Crayon Fields
All the Pleasures of the World
(Chapter Music)

All the Pleasures of the World might be mistaken for a sunny album title if the irony wasn’t so immediately apparent. If Crayon Fields were fist-pumping hedonists, drinking deep and smashing vases as they ate goat’s cheese and enjoyed sex with multiple partners on marble-tiled balconies—then we might believe the title expressed some deeply-held ethos of animalistic indulgence. But for a band like the Crayon Fields, who catalogue the many pitfalls, intoxications and woes of love for the modern, mortal, civilised gentleman, such “pleasures” are often stymied, out of reach or merely utopian.

Versions of these pleasures come briefly, singularly and memorably. They can sometimes be glimpsed—elsewhere, once, later, before, not now—and All the Pleasures of the World is a record of someone’s constant striving after those potent moments: the lure of love and its pleasures is strong enough to pull all of these songs into its orbit. It’s an album full of winsome longing, the wish to regain the innocence of experiencing something remarkable, before the events that followed, before the bitter fallout overpowers the sweet instant. “I still want impossible things,” Geoff O’Connor sings here—things like experiencing something again, for the first time.

The stings and hurt of unrequited feelings certainly run deep, but the lasting impression of Pleasures is one of bittersweet restlessness and frustration; so much that is so good (“pleasures”) is within reach, but it is mostly pushed away by our actions or by those that we, unfortunately, love. And yet we persist, failing, hoping, overcoming—O’Connor longs for someone to rescue him: “take me where the light isn’t cruel”. That the underside of love is never ignored by Crayon Fields—the wry humour of “Disappear” suggests the happy illusions of rose-tinted glasses and delayed realisations of honeymoon periods—is what makes them a band worth returning to, a band worth spending time with.

Thankfully, Pleasures makes that an easy thing to do. It rewards attention. Unlike many pop bands that get stuck in merely aping certain sounds and eras with a few perfunctory words on top, there’s a genuine depth here in both the reflections on life and the sounds that travel with them. The album builds upon the songs captured on their first album, Animal Bells. Where the indie-pop sound there felt sketchy and a little hesitant at times, Pleasures finds the band much more ambitious and confident.

There are influences here that expand the range from the original canon of twee-pop-approved acts heard in the production of Animal Bells.

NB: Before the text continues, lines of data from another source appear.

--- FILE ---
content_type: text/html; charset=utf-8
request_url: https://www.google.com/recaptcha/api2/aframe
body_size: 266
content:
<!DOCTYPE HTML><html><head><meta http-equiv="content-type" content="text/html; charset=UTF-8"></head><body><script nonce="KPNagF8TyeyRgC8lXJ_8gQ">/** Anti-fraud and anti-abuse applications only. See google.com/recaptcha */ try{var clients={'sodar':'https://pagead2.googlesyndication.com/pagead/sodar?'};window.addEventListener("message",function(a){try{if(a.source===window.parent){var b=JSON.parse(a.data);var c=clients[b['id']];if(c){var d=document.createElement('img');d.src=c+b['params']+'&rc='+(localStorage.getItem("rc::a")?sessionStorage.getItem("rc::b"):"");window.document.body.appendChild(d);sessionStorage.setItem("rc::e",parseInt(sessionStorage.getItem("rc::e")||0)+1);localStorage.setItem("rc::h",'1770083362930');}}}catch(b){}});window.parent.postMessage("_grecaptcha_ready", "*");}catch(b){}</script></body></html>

The bold, distinctive rhythms of blue-eyed soul, R&B, calypso, flamenco and even disco give the songs a muscular centre. Around this swirl a variety of string and synth arrangements, spot-on guitar hooks and idiosyncratic flourishes (wooden blocks, layered harmonies). The guitars sometimes strum and jangle, but often they’re locked into the rhythm, accentuating and syncopating the beat (see the excellent “Mirrorball”). It’s a sound at once halting and graceful, providing blends of comforting tones from practically every post-WWII genre of popular guitar music.

The many names that one could invoke as inspirations are less important than the way the Crayon Fields now craft their material into wonderful pop songs. The awareness of traditions is never so reverent as to stop them crossbreeding—to wilfully pleasurable ends. With the album clocking in at a shade over thirty minutes, Pleasures is expertly honed by a band that knows how to be economical and concise. It’s easily one of the best albums of this year.